Now that exchange rate usury is official in Utah, I can think of several other ways they can take advantage of their citizens. Airport currency exchange booths should immediately begin exchanging 1 euro for every $30.
State car license tags will not longer be payable in cash, but require that you instead turn in your car to pay the yearly fee. What a boon to the local car market that would be.
Home refinancings will once again boom as homeowners are required to pull out an additional 20% equity every year to cover their property taxes. I am sure mortgage lenders and brokers are rushing to their state legislatures as we speak.
Perhaps, instead of messing around with fiat money devaluation or hard money confiscation at all, we should just attach a promissory note to each birth certificate. Each child will be required to pay their first 10 years pay into a general state fund to be used for whatever entitlement legislation makes it through the system. Each pay check thereafter is taxed at 15% to maintain growth in these programs. Why bother with taxes and exchange fees when you can simply mortgage the person themselves? It would circumvent all the pomp and circumstance of current politics and get straight to the matter: The state is going to give you bread to live on at the expense of your labor, and they will take an extra fee for administering those programs to boot. After all, legislative salaries must stay competitive to the marketplace.

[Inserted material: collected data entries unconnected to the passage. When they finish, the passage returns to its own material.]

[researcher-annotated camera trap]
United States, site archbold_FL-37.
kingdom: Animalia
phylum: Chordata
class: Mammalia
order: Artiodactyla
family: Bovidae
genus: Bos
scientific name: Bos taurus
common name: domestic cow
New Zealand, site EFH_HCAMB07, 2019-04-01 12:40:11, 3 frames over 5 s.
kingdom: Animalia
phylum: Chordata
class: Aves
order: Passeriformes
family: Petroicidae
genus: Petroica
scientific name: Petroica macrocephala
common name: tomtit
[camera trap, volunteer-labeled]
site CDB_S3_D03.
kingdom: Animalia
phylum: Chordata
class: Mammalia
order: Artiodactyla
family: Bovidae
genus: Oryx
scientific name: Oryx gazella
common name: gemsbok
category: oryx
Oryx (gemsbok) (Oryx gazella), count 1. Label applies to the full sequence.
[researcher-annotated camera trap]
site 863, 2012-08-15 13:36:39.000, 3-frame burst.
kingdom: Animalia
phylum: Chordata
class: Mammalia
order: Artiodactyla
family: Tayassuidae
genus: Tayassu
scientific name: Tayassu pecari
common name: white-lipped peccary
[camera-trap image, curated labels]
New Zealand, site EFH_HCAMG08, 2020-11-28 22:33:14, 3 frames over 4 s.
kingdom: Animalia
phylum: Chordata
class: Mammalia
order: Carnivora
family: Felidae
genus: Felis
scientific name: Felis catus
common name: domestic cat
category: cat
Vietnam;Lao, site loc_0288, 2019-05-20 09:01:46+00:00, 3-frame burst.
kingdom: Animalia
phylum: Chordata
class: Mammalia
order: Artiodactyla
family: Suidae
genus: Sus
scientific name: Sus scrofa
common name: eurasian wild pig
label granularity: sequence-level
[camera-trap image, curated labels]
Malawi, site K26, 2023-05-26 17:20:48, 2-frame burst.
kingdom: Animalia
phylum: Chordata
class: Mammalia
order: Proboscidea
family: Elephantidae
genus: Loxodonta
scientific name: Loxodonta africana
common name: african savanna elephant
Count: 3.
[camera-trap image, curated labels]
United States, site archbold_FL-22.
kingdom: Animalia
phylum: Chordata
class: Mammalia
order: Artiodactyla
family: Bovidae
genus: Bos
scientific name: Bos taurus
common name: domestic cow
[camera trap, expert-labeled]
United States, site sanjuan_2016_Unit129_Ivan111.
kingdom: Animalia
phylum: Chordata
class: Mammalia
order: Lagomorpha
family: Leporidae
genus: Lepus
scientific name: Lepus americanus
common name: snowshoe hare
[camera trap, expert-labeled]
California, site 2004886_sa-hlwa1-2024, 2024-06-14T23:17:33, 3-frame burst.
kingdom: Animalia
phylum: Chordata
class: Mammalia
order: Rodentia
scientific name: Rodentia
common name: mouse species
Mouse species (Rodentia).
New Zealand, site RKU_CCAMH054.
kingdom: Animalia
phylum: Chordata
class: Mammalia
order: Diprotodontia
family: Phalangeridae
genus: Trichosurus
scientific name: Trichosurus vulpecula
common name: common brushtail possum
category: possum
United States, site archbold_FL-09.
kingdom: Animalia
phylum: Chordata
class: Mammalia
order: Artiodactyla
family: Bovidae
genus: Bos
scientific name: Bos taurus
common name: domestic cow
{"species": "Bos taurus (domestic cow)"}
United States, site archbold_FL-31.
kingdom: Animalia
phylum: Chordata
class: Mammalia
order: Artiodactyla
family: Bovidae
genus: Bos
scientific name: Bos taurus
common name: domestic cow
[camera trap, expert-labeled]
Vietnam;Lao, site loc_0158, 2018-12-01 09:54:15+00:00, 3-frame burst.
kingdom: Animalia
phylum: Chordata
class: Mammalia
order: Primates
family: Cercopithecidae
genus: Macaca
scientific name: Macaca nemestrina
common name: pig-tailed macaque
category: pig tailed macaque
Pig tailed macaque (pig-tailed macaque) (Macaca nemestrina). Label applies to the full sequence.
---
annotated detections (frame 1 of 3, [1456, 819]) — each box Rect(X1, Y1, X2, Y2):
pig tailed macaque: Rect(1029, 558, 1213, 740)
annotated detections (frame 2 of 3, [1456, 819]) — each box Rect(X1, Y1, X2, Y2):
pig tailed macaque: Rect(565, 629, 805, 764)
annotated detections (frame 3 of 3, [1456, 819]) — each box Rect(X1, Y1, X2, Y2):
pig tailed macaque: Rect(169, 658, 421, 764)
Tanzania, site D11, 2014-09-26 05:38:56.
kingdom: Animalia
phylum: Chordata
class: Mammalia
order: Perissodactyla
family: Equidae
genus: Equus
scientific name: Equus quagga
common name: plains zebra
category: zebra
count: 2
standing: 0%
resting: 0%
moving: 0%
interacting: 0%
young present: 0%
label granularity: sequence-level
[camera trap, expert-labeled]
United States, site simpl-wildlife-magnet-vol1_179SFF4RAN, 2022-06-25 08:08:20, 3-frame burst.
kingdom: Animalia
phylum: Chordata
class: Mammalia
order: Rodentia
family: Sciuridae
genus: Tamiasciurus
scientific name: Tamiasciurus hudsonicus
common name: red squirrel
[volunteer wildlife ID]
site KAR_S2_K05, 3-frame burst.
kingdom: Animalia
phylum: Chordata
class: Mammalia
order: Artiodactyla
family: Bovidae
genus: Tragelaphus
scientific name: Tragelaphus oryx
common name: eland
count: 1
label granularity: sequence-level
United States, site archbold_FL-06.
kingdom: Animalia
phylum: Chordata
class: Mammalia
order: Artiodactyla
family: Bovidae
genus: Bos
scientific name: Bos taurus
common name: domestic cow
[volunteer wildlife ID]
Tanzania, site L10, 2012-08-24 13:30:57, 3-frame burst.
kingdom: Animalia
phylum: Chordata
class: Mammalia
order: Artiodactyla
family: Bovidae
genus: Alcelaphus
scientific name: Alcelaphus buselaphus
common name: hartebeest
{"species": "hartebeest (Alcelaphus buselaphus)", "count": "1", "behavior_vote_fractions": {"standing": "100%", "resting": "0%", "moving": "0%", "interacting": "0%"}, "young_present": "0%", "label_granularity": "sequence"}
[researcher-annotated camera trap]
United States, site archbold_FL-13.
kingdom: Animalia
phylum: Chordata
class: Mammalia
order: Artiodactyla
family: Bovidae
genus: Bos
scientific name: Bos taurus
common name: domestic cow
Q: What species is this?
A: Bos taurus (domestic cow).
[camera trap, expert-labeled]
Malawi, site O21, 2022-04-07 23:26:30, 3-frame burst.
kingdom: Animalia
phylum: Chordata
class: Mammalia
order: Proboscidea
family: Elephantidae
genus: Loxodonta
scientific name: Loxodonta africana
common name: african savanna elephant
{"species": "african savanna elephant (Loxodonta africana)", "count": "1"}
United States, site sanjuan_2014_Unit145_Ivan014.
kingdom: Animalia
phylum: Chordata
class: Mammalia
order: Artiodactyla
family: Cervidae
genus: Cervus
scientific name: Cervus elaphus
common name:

Will Anyone Actually Use This Law?
As demonstrated, this law amounts to voluntary confiscation of one's gold and silver. At least with a lottery, you have a chance, albeit small, of getting a payout capable of funding your retirement. And in some cases, legalized gambling does lead to the occasional bloke walking out of the casino with money in his pocket. The Utah legal tender (AKA gold confiscation) law offers no such upside.
Of course, the answer is that anyone smart enough to invest in gold and silver are not going to be silly enough to actually exchange their coinage for pennies on the dollar through this program. What then, if the legislation is doomed before it begins, is the point of the charade?
It is pretty obvious to even the casual economic observer that fiat money is devaluing across the world in what appears to be a race to the bottom. Governments are getting closer to defaulting on their debts and rating agencies are actually, in some cases, downgrading sovereign debt. None of them yet has the stones to take on the U.S. debt, but that will come in time.
What the Utah law does is fill two needs. One, the circus of the legislature pretending to pass legislation challenging the supremacy of the U.S. fiat dollar, when actually no such thing has occurred. Secondly, it sets precedents for other state legislatures to do the same thing. Precedent is very important in U.S. common law, when the state actually recognizes the value of the precedent and chooses not to ignore it. Now, Utah's gold and silver legal tender laws offer states unwilling to use devalued fiat money to play the Ponzi game and kick the can down the road a way to appear to be doing something when in reality they are doing nothing.
And the charade of government efficacy in the U.S. continues ...
Disclosure: I have no positions in any stocks mentioned, and no plans to initiate any positions within the next 72 hours.